There’ll be a special military parade on Red Square (televised live on RT) and commemorations in other Russian cities. But I’m afraid it won’t get too much – if any – coverage in the West. In recent years, the 27 million Soviet citizens who died in World War Two have been airbrushed out of history. They have become the forgotten victims of Hitler’s genocidal wars of aggression.

In fact, there’s never been a time since WWII when Western double standards regarding the fight against fascism – both historical and contemporary – have been so glaring, or so obscene.

On the one hand, the elites warn us 24/7 of the dangers of the far right in France, and raise the specter of the German dictator with a funny moustache to stop people in Western countries from voting for anti-globalist nationalist or neo-nationalist parties. On the other hand, they side with fascists, neo-Nazis and unashamed Hitler-lovers in Ukraine. The absolutely crucial role of the Red Army in defeating the Nazi aggressors is not just ignored, but in a disgusting example of Cold War 2.0 revisionism, (which I discussed here

the Soviets are held equally responsible – along with the Nazis – for starting WWII.

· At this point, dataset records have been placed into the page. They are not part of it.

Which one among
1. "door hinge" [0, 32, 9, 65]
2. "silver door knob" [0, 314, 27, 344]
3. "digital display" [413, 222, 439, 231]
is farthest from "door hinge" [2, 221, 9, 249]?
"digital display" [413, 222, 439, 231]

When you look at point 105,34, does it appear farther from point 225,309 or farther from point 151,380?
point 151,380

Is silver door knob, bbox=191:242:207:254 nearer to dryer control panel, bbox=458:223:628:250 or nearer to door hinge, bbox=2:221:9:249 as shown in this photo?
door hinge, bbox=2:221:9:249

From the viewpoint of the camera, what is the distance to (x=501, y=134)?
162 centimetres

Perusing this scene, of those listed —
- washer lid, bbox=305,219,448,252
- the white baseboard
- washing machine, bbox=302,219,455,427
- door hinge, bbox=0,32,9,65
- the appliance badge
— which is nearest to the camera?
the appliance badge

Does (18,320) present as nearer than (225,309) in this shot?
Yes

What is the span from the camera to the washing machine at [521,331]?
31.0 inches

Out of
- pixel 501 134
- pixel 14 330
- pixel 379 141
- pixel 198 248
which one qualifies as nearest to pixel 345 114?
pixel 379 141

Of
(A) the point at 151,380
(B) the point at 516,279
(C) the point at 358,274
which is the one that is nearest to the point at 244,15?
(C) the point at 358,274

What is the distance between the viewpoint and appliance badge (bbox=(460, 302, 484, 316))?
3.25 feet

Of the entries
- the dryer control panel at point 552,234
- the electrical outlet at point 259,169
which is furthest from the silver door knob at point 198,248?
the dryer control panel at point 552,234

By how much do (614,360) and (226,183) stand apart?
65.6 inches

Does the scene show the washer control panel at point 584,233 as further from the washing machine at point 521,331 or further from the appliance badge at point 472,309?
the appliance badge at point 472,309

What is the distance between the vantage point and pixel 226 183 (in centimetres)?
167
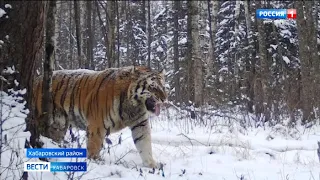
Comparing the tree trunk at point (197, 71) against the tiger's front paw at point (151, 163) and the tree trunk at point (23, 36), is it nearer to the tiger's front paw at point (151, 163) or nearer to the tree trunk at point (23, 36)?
the tiger's front paw at point (151, 163)

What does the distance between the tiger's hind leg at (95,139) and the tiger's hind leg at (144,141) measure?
449 millimetres

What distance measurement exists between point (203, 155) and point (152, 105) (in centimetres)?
98

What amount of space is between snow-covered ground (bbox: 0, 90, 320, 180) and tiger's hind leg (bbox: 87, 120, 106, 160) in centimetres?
11

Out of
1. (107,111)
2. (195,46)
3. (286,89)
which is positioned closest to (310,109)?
(286,89)

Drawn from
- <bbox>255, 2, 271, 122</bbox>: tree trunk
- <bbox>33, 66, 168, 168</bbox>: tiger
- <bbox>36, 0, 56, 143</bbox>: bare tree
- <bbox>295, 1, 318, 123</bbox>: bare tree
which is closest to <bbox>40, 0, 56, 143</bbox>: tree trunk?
<bbox>36, 0, 56, 143</bbox>: bare tree

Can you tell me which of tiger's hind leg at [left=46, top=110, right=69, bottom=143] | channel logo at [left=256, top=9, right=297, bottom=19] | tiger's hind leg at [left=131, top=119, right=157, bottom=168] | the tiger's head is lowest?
tiger's hind leg at [left=131, top=119, right=157, bottom=168]

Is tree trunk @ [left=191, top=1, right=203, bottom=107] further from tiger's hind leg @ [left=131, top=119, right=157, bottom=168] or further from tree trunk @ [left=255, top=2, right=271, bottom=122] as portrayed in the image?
tiger's hind leg @ [left=131, top=119, right=157, bottom=168]

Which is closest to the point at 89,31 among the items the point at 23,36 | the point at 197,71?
the point at 23,36

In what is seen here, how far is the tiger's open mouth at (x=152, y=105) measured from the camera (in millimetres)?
4918

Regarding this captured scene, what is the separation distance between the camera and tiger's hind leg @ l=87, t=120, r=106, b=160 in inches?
189

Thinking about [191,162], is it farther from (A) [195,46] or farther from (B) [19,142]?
(A) [195,46]

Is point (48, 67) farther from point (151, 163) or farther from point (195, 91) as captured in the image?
point (195, 91)

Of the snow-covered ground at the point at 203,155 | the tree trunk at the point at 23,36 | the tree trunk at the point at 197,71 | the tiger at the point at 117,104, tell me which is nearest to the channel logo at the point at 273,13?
the tree trunk at the point at 197,71

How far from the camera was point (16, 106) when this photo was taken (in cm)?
332
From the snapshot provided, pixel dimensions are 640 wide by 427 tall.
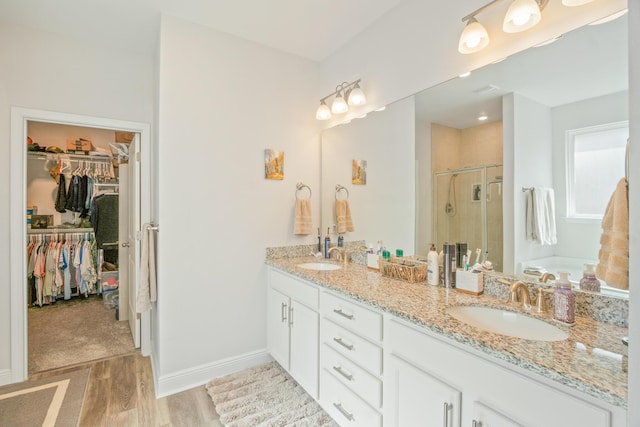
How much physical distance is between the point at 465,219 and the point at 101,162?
4.83 metres

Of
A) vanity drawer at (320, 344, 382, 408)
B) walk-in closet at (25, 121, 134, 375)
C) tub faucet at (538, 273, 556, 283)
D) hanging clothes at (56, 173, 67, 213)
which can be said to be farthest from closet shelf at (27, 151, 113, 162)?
tub faucet at (538, 273, 556, 283)

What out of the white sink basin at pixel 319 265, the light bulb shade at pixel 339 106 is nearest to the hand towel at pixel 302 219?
the white sink basin at pixel 319 265

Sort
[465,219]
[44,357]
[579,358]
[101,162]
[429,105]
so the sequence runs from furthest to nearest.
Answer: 1. [101,162]
2. [44,357]
3. [429,105]
4. [465,219]
5. [579,358]

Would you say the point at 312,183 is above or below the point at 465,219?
above

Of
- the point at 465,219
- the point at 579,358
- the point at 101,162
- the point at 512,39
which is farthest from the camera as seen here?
the point at 101,162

Ukraine is the CIA theme park (to use John Pilger’s memorable phrase) where the shiny New World Order ‘liberal’ corporate fascism of today meets the old fascism of yesteryear.

It was recently reported that a 94-year-old Jewish Red Army veteran, Boris Steckler, is under investigation for the death in a 1952 gun battle of a nationalist Ukrainian insurgent, Nil Khasevych, who had been accused of collaborating with the Nazis.

Eduard Dolinsky, director of the Ukrainian Jewish Committee, was quoted in the Guardian as calling the murder investigation an “injustice.” He said that Khasevych’s actions, not Steckler’s, should be condemned. “He was an active fighter when they destroyed Jews and Poles… It’s the Ukrainian Insurgent Army [UIA] that committed a war crime.”

Dolinsky’s right. But no one in the Western corridors of power is listening. Just imagine for a moment if the Russian authorities had announced it was investigating a Jewish man – six years away from his 100th birthday – for the killing of a man from a group accused of carrying out horrific crimes with the Nazis over 60 years ago. You can be sure Establishment commentators would be falling over themselves in a rush to file their ‘outraged’ articles showing how it proved Russia was ‘anti-Semitic’ and how the ‘far right’ were in control. There would be, I’m sure, renewed calls by the ‘outraged’ opinion-formers for boycotts of next year’s football World Cup. ‘Zero tolerance of fascism and anti-Semitism!’ would be the cry.

But it was in Western ally Ukraine, so there’s silence. And certainly no calls for boycotts of this week’s Eurovision Song Contest in Kiev. Heaven forbid.

It’s not as if the Steckler case is a one-off.

The UIA, of which Khasevych was a member, was complicit – along with the OUN (Organization of Ukrainian Nationalists) – in committing acts of ethnic cleansing and genocide against Poles and Jews during WWII. More than 100,000 members of the second Polish Republic perished. And guess what? In 2015, the Ukrainians introduced a new law making it a criminal offence to question the legitimacy of their actions – and those of the OUN.

The Simon Wiesenthal Center condemned the move, but normally vocal ‘anti-fascist’ pundits in the West – who have been known to label people with opposing opinions ‘genocide deniers,’ kept schtum. They know the rules of the game.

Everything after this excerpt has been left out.